From the line holding "common name: roosevelt's muntjac" to the final line of the entries, set down each line exactly, including both, and nothing more.

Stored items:
════════════════════
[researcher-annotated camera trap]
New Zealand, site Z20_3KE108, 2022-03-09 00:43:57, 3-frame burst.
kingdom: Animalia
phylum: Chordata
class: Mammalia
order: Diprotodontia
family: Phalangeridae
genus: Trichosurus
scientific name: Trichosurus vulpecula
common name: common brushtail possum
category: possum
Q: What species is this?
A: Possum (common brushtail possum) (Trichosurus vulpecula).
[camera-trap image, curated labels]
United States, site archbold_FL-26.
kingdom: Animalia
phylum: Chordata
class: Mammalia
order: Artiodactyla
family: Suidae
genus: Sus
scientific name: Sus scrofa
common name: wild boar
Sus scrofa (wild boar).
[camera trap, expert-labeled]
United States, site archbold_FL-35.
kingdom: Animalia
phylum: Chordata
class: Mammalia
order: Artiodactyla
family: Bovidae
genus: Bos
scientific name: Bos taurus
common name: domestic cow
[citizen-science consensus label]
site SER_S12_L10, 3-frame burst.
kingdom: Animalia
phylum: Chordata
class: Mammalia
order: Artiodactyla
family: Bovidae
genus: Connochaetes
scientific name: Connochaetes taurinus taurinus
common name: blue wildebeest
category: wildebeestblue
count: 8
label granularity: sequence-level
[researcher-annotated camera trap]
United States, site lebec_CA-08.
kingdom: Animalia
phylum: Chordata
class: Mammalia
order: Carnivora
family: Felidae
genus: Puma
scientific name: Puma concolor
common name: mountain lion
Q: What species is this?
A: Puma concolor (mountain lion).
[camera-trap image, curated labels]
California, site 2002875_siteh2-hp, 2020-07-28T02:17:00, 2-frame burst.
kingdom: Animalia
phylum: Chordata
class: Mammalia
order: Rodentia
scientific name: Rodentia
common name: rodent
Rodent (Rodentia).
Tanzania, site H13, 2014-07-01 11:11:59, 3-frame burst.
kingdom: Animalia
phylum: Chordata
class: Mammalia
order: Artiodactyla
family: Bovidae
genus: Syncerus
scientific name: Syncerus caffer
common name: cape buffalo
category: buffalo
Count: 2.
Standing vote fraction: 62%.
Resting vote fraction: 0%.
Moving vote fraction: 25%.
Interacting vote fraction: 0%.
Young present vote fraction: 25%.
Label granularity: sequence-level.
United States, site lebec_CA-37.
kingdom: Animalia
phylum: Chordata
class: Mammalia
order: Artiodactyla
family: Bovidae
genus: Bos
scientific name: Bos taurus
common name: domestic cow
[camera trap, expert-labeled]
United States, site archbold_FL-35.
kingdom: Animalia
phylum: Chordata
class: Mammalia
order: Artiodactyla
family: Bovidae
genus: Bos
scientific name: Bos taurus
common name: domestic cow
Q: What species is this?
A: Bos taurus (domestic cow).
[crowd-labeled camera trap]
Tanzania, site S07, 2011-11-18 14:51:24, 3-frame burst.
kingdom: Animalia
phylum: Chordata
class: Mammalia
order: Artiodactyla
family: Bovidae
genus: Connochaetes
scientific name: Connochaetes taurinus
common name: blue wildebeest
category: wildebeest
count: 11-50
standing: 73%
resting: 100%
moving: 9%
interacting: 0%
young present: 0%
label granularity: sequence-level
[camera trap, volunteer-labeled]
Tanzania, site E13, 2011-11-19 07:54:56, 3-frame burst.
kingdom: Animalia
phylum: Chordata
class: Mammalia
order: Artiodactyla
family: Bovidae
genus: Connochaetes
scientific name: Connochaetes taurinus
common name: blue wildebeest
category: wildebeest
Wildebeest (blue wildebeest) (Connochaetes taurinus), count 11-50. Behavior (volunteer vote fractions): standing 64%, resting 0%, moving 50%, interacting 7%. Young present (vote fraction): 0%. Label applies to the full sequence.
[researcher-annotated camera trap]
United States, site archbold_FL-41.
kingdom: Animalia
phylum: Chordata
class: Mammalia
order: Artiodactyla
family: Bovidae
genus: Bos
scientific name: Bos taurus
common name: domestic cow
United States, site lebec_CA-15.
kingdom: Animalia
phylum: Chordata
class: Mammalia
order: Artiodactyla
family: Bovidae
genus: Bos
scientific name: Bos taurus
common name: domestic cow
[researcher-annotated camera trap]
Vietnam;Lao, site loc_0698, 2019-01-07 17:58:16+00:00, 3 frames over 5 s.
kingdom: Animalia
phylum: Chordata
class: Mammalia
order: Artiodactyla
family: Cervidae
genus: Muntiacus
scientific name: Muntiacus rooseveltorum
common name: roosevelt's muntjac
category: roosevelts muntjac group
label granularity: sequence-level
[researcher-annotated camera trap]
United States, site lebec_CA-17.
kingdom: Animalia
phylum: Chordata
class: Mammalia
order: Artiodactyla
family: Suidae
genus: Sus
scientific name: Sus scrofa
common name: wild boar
════════════════════
### Expected answer
common name: roosevelt's muntjac
category: roosevelts muntjac group
label granularity: sequence-level
[researcher-annotated camera trap]
United States, site lebec_CA-17.
kingdom: Animalia
phylum: Chordata
class: Mammalia
order: Artiodactyla
family: Suidae
genus: Sus
scientific name: Sus scrofa
common name: wild boar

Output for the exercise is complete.